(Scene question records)

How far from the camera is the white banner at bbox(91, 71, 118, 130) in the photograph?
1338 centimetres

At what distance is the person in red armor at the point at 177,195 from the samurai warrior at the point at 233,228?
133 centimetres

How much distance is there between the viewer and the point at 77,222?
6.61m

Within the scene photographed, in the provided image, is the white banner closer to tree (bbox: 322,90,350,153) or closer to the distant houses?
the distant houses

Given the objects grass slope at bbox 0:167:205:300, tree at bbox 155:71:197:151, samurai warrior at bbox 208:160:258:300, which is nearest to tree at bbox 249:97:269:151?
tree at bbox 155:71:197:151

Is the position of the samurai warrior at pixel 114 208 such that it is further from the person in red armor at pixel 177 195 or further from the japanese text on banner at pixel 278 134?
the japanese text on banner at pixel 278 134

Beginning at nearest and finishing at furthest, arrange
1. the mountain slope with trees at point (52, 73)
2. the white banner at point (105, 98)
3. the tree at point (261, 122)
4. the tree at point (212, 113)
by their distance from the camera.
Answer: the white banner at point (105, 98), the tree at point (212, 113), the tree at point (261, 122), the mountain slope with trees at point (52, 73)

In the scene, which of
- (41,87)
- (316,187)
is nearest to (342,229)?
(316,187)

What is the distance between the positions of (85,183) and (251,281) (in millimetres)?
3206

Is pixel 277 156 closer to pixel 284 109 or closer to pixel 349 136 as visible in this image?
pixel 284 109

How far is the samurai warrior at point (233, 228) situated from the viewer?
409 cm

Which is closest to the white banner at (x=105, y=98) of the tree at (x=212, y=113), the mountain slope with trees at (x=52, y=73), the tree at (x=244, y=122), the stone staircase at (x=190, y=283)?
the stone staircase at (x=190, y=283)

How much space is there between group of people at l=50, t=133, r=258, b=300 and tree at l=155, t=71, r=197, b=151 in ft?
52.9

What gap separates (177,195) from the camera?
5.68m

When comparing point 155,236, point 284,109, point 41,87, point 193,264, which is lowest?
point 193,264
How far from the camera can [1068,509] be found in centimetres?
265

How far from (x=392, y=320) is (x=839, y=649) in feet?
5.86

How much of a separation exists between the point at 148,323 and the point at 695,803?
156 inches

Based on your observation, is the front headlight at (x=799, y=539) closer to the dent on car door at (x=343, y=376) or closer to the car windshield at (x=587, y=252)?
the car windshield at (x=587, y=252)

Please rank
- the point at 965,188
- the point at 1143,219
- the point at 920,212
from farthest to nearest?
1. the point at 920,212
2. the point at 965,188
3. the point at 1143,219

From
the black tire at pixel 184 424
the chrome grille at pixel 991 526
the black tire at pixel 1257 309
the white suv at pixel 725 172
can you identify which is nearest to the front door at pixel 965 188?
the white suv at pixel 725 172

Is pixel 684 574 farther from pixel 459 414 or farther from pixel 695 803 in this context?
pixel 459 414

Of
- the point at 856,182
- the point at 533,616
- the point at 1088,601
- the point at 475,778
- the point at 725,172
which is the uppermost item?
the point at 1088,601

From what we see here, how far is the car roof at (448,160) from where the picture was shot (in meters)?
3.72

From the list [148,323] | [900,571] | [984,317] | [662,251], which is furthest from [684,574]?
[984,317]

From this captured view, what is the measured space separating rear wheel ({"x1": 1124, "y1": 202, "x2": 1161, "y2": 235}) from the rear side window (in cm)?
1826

◆ SHORT EXERCISE
Write out the whole listing again. Match it word for word.

◆ TASK SOLUTION
How far from the camera is the white banner at bbox(91, 71, 118, 130) in the photograph?
1338 centimetres

At what distance is the person in red armor at the point at 177,195 from the samurai warrior at the point at 233,228?
133 centimetres

How much distance is there between the viewer and the point at 77,222?
6.61m

Within the scene photographed, in the provided image, is the white banner closer to tree (bbox: 322,90,350,153) or closer to the distant houses?
the distant houses

Given the objects grass slope at bbox 0:167:205:300, tree at bbox 155:71:197:151, samurai warrior at bbox 208:160:258:300, which is nearest to tree at bbox 249:97:269:151?
tree at bbox 155:71:197:151

Is the position of the samurai warrior at pixel 114 208 such that it is further from the person in red armor at pixel 177 195 or further from the japanese text on banner at pixel 278 134?
the japanese text on banner at pixel 278 134

Beginning at nearest and finishing at furthest, arrange
1. the mountain slope with trees at point (52, 73)
2. the white banner at point (105, 98)
3. the tree at point (261, 122)
4. the tree at point (212, 113)
by their distance from the camera.
Answer: the white banner at point (105, 98), the tree at point (212, 113), the tree at point (261, 122), the mountain slope with trees at point (52, 73)

In the scene, which of
- (41,87)
- (316,187)
is nearest to (342,229)?
(316,187)

What is the distance between the positions of (85,183) and (251,281) (in millimetres)?
3206

Is pixel 277 156 closer to pixel 284 109 or closer to pixel 349 136 as visible in this image?
pixel 284 109

How far is the samurai warrior at point (233, 228) situated from the viewer?
409 cm

Which is closest to the white banner at (x=105, y=98) of the tree at (x=212, y=113), the mountain slope with trees at (x=52, y=73), the tree at (x=244, y=122), the stone staircase at (x=190, y=283)?
the stone staircase at (x=190, y=283)

How much space is there between group of people at l=50, t=133, r=258, b=300 and tree at l=155, t=71, r=197, b=151 in ft?
52.9

What gap separates (177,195) from the camera?
5.68m

When comparing point 155,236, point 284,109, point 41,87, point 193,264, which is lowest?
point 193,264
How far from the camera can [1068,509] be found in centimetres?
265

How far from (x=392, y=320) is (x=839, y=649) in feet?
5.86

How much of a separation exists between the point at 148,323 and the point at 695,803?
156 inches

Based on your observation, is the front headlight at (x=799, y=539) closer to the dent on car door at (x=343, y=376) or closer to the car windshield at (x=587, y=252)?
the car windshield at (x=587, y=252)

Please rank
- the point at 965,188
- the point at 1143,219
- the point at 920,212
from farthest to nearest?
1. the point at 920,212
2. the point at 965,188
3. the point at 1143,219

From
the black tire at pixel 184 424
the chrome grille at pixel 991 526
the black tire at pixel 1257 309
the white suv at pixel 725 172
can you identify which is nearest to the front door at pixel 965 188?
the white suv at pixel 725 172

Is pixel 684 574 farther from pixel 459 414 or farther from pixel 695 803 in this context?
pixel 459 414

Of
- the point at 856,182
- the point at 533,616
- the point at 1088,601
- the point at 475,778
- the point at 725,172
which is the uppermost item?
the point at 1088,601

From what we see here, how far is the car roof at (448,160) from where the picture was shot (in meters)?
3.72

From the list [148,323] | [900,571] | [984,317] | [662,251], which is furthest from [684,574]?
[984,317]

From this captured view, what is the measured space separating rear wheel ({"x1": 1124, "y1": 202, "x2": 1161, "y2": 235}) from the rear side window (in cm)?
1826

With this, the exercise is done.